§ **PROBLEMAS Y TAREAS**
1. En el texto sobre el cristianismo primitivo, ¿quién lideraba a los moderados en su actitud hacia los paganos?
2. Enumera las posturas hacia los paganos que, según Piñero, existieron en el texto sobre el cristianismo primitivo.
3. Por favor, escribe la continuación del texto sobre el cristianismo primitivo a partir de su última frase.

De este modo, el grupo cristiano no fue un bloque uniforme, ya desde sus inicios. Y es lógico que así ocurriera. Para algunos, la salvación derivaba de la aceptación de la ley mosaica y de las costumbres judías, en tanto que para otros, los gentiles (los no judíos), podían salvarse igualmente sin necesidad de convertirse a su religión (parte de la propuesta de Pablo).
Símbolo cristiano del pez |
No obstante, el hecho de que Jesús no estableciera una iglesia en forma estricta no quiere decir que la comunidad primitiva no se sintiera como tal; esto es, como una auténtica asamblea (de acuerdo con la etimología griega y, posteriormente, latina). Piñero concreta que, con respecto a la actitud hacia los paganos, existieron tres posturas: la de los judeocristianos estrictos (por la cual, los gentiles debían judaizarse); la de los moderados (liderados por Pedro, en base a la exigencia del cumplimiento de las leyes “de tiempos de Noé”), y la de Pablo (la referida admisión por medio de un acto de fe sincero).
Naturalmente, el cristianismo paulino encuentra su sentido primordial en la resurrección de Cristo, otro de los aspectos más intrigantes, y sin duda más atractivos, de todo el fenómeno cristiano (y ahí está la “incómoda” Sábana Santa para atestiguarlo, si es que se está debidamente informado, es decir, sin prejuicios ateístas).

§ **DATOS EXTRAÍDOS**

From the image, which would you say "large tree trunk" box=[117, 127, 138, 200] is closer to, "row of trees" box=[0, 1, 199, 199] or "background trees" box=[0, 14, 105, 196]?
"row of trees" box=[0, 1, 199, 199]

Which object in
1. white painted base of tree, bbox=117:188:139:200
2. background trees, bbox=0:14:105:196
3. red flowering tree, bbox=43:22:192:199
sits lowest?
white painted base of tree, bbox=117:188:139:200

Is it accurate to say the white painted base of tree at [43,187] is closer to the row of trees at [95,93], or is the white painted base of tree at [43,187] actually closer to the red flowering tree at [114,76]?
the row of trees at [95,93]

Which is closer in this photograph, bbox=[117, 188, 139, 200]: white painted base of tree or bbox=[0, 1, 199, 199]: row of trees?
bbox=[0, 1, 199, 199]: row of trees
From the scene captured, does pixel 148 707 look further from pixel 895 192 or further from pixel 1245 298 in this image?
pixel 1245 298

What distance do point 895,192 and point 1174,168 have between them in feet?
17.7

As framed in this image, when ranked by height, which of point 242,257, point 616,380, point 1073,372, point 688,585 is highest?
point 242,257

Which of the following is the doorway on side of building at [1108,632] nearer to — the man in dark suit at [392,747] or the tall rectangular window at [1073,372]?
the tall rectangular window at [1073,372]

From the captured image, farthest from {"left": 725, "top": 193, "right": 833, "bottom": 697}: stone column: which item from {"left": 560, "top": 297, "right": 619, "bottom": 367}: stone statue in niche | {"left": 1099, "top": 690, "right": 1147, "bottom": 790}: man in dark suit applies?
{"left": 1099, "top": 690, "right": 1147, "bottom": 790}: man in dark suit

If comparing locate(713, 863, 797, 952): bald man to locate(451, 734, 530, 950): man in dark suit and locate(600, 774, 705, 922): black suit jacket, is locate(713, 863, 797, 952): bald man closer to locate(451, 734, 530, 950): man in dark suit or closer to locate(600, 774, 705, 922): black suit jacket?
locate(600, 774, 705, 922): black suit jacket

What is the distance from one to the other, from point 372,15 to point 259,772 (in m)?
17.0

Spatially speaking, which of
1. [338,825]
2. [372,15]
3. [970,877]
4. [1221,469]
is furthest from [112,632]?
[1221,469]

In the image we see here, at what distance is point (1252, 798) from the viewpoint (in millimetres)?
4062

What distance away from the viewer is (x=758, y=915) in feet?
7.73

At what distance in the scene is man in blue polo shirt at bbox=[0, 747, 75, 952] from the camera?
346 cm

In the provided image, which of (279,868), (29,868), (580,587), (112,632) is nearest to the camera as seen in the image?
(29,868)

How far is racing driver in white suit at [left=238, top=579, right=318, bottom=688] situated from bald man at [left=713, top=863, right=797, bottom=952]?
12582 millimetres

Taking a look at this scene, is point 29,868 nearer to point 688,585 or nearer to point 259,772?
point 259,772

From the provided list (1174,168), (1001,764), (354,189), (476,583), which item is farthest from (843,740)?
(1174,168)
...
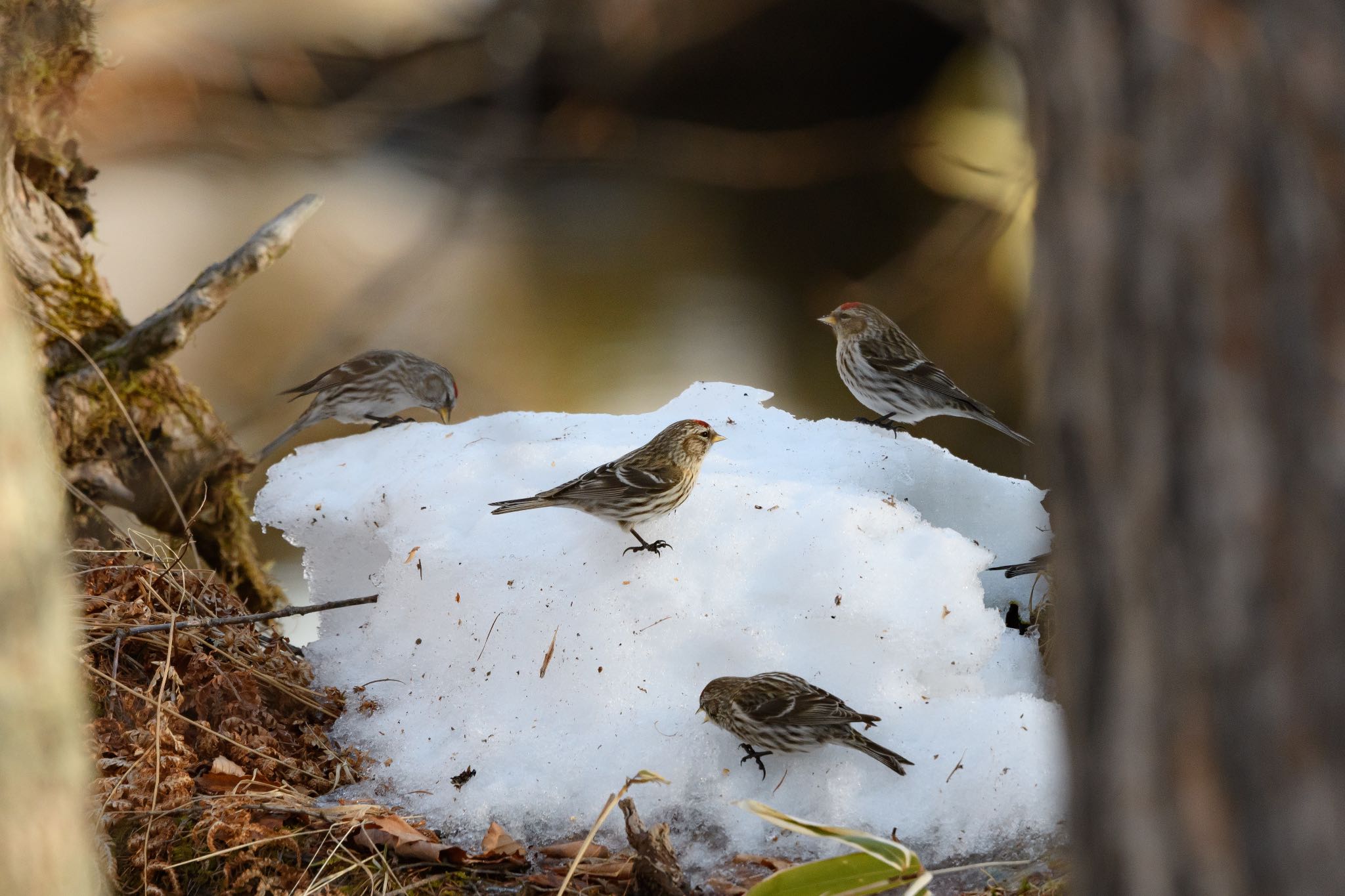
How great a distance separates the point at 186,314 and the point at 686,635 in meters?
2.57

§ **RESPUESTAS**
1. Pedro.

2.
- La de los judeocristianos estrictos, para quienes los gentiles debían judaizarse.
- La de los moderados, liderados por Pedro, que exigían el cumplimiento de las leyes "de tiempos de Noé".
- La de Pablo, que admitía a los gentiles por medio de un acto de fe sincero.

3.
Cristo pantocrátor |
En los documentos gnósticos como el Evangelio de Tomás o el Evangelio de Judas, no se insiste tanto en la muerte de Jesús por crucifixión, como en el hecho de una salvación por medio de la liberación de los lazos con lo material y la materia (el propio cuerpo), dejando, igualmente, que el espíritu se uniera con Dios (lo que no quiere decir que se tenga que estar de acuerdo con este posicionamiento esotérico, aunque teológica o espiritualmente también posea cierto valor; en definitiva, esta interpretación no se aleja en exceso de las enseñanzas del propio Cristo).
Por su parte, los Hechos Apócrifos de los Apóstoles, compuestos entre el 150 y el 250 d.C., son relatos de aventuras que mezclan entretenimiento con teología, y cuentan, ante todo, los últimos momentos de la vida de los apóstoles.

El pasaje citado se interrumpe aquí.